ID: HR23-682
Presenting author: Shoghig Tehinian

Presenting author biography:

As a recent MPH graduate of University of Montreal, Shoghig Tehinian works as a research agent at the Department of Health Management, Evaluation and Policy at the School of Public Health. She is also a planning consultant for a national community health program aiming to reduce drug-related harms in Quebec.

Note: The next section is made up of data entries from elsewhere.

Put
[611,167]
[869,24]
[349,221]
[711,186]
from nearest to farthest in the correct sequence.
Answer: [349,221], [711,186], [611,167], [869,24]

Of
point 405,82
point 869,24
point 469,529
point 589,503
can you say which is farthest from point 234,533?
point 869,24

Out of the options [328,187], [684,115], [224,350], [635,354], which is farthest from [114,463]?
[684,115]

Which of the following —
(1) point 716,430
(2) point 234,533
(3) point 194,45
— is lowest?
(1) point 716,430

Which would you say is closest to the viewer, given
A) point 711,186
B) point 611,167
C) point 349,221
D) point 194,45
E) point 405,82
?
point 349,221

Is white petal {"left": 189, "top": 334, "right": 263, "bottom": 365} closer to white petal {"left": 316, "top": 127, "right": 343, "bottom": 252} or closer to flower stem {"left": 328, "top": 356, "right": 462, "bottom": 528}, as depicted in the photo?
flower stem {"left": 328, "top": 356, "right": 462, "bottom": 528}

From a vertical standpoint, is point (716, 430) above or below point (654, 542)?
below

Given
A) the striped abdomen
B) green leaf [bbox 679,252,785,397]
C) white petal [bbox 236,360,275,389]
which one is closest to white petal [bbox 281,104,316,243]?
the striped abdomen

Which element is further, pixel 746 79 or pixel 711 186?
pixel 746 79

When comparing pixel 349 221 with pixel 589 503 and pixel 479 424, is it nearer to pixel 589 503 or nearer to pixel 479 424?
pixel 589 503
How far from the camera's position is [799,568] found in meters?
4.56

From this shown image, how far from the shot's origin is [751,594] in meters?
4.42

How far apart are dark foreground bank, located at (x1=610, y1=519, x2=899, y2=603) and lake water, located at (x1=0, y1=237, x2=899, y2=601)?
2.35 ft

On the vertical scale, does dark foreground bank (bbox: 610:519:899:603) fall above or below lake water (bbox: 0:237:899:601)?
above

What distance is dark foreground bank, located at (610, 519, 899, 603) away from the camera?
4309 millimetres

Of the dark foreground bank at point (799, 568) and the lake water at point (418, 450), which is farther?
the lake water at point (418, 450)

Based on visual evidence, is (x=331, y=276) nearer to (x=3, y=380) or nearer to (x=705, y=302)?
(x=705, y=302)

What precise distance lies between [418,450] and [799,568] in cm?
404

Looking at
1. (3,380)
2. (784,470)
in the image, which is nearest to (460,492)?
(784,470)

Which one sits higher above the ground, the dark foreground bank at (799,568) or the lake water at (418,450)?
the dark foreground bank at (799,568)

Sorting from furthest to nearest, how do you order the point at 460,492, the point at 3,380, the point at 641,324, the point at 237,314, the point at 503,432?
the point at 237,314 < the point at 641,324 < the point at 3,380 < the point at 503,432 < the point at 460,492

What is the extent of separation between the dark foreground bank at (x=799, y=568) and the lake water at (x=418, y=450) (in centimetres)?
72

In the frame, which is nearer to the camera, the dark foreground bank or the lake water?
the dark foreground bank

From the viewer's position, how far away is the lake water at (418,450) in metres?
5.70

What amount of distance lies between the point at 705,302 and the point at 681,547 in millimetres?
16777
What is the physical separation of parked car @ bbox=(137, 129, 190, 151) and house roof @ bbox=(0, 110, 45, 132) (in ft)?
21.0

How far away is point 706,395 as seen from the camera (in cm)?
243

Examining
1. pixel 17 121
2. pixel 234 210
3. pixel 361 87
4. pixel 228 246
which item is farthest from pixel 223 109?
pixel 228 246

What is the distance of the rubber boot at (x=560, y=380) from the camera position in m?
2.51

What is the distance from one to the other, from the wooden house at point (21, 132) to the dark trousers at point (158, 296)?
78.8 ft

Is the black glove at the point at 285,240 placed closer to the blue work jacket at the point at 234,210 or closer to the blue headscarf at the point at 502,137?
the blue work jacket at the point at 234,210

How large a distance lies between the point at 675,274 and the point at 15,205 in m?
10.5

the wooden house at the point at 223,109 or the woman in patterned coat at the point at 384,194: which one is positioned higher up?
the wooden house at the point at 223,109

Addressing opioid overdoses: peer-led national public health program for a better response to drug-related harms in the Quebec opioid crisis

Shoghig Tehinian, Guillaume Tremblay, Michel Perreault, Diana Milton
“Prevent and Reduce Overdoses – Training and Access to Naloxone” (PROFAN) is a community-based peer-led training program initiative which uses a harm reduction approach developed to empower peers in responding to opioid overdoses they are likely to witness in the context of the growing opioid crisis in Quebec. It is also the leading opioid overdose prevention program for the training of community staff.

Designed as a “by peers-for peers” program, PROFAN uses an innovative knowledge transfer approach in which one peer and one intervention worker are paired together to educate the community sector as well as people who use drugs (PWUD) and their families/friends about harm reduction principles, underlying risks of overdoses, and how to act in the event of one.

PROFAN has been implemented in 16 jurisdictions out of 18 across the province of Quebec and has reached 950 PWUD and their families/friends as well as 935 community workers while fostering the creation of strong partnerships between major stakeholders, including public health authorities, community organizations, peer groups, and researchers.

Among a sample of PWUD and their families/friends, 88% has reported beneficial outcomes including improved self-esteem, greater sense of responsibility towards others, feeling in control in situations of emergency and able to overcome stigma. As for community staff, 91% of the sample felt better equipped to intervene in the event of an overdose while helping a few change their perceptions of PWUD.

PROFAN has been able to reach the PWUD population and has widely gained acceptability not only from governmental actors, but the end-users as well. In a collaborative process, all stakeholders are developing a new version of the program following an evidence-based “train-the-trainer” design to improve organizational and individual capacities and empower communities in their response to the opioid crisis.